THE TORRENT

Monta Bell

R.: Monta Bell. S.: dal romanzo Entre naranjos di Vicente Blasco Ibàñez. Sc.: Dorothy Farnum. F.: William Daniels. M.: Frank Sullivan. In.: Ricardo Cortez (Don Rafael Brull), Greta Garbo (Leonora Moreno), Martha Mattox (Doña Bernarda Brull), Gertrude Olmstead (Remedios), Edward Connelly (Pedro Moreno), Lucien Littlefield (“Cupido”, il barbiere), Lucy Beaumont (Doña Pepa), Tully Marshall (Don Andreas), Arthur Edmund Carew (tenente Salvatti), Mack Swain (Don Matìas), Lillia Leighton (Isabel). P.: Metro-Goldwyn-Mayer. L.: 1959m. D.: 75’ a 24 f/s.

info_outline
T. it.: Titolo italiano. T. int.: Titolo internazionale. T. alt.: Titolo alternativo. Sog.: Soggetto. Scen.: Sceneggiatura. Dial.: Dialoghi. F.: Direttore della fotografia. M.: Montaggio. Scgf.: Scenografia. Mus.: Musiche. Int.: Interpreti e personaggi. Prod.: Produzione. L.: lunghezza copia. D.: durata. f/s: fotogrammi al secondo. Bn.: bianco e nero. Col.: colore. Da: fonte della copia

Scheda Film

The Torrent è il primo film americano di Greta Garbo. Separata da Stiller da logiche di studio, la nuova attrice è diretta da Monta Bell; la MGM, probabilmente incerta su come utilizzarne l’esotismo non clamoroso, e forse ricordando che in Gösta Berling era stata un’ italiana, le affida un ruolo latino. Nella sceneggiatura che Dorothy Farnum ricava dal melodramma di Blasco Ibañez, e nei tagli di una macchina da presa docile agli imperativi divistici, Garbo è protagonista assoluta: una ragazza povera e bella in una Spagna di maniera, più cupa che folclorica, innamorata di un ragazzo ricco a cui la madre va preparando un futuro politico, e destinata quindi all’abbandono. Fin dalle prime inquadrature, in modo più massiccio e meno articolato che nei film successivi, è il suo viso a dominare lo spazio e a segnare gli snodi narrativi: le inquadrature sono pensate per farne riverberare la luce, al primo bacio di Ricardo Cortez (uno dei molti annunciati e mancati eredi di Valentino) si indugia oltre misura sul suo chiarore di sfinge estatica, il profilo molto bello, con la testa leggermente sollevata, viene già usato per indicare una purezza altera che qui sprofonda dentro un grumo edipico. Rovesciando le premesse sociali, è lei ad essere isolata in un’aristocrazia di gesti e di sguardi, talora con contrapposizioni crude: l’imbelle Cortez, persuaso dalla madre, straccia la lettera d’amore che lei gli ha scritto e, con gesto involontariamente surrealista, ne dà i brandelli in pasto ai porci”.
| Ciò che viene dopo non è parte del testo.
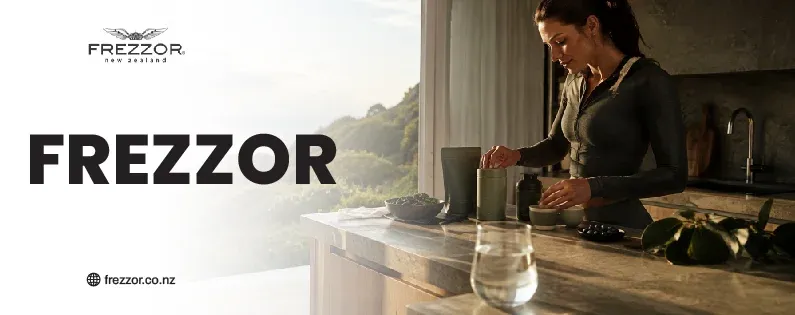 frezzor-discount-code - coupondopa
Paola Cristalli, Cinegrafie, n. 10, 1997

Vicente Blasco Ibañez lo abbiamo letto nella BUR grigia del dopoguerra, che aveva pubblicato il suo romanzo più conosciuto, Fango e canneti, assieme ai Quattro cavalieri dell’Apocalisse, reso celebre nel 1921 dal film di Rex Ingram con Rodolfo Valentino e nel 1961 dall’interminabile remake di Vincente Minnelli, con Glenn Ford. Non so se oggi i romanzi di Blasco Ibañez siano leggibili, ma restiamo attaccati al ricordo di una scompostezza passionale, di un rifiuto quasi programmatico di ogni revisione stilistica. Era tuttavia un personaggio simpatico. Nato a Valencia nel 1867, fuggì ben presto di casa per stabilirsi a Madrid, dove fece le sue prime esperienze letterarie come segretario di un romanziere d’appendice. Anarchico convinto e furioso, fondò il partito blasquista e fu deputato per alcuni anni, finché, stanco della politica, si recò in Argentina, dove, fra una conferenza e l’altra, trovò modo di fondare una colonia sulle rive del Rio Negro. Tornato in Europa, emigrò a Parigi, da dove si batté con rabbia contro il franchismo, fino al 1938, anno della sua morte, il giorno prima del suo compleanno”.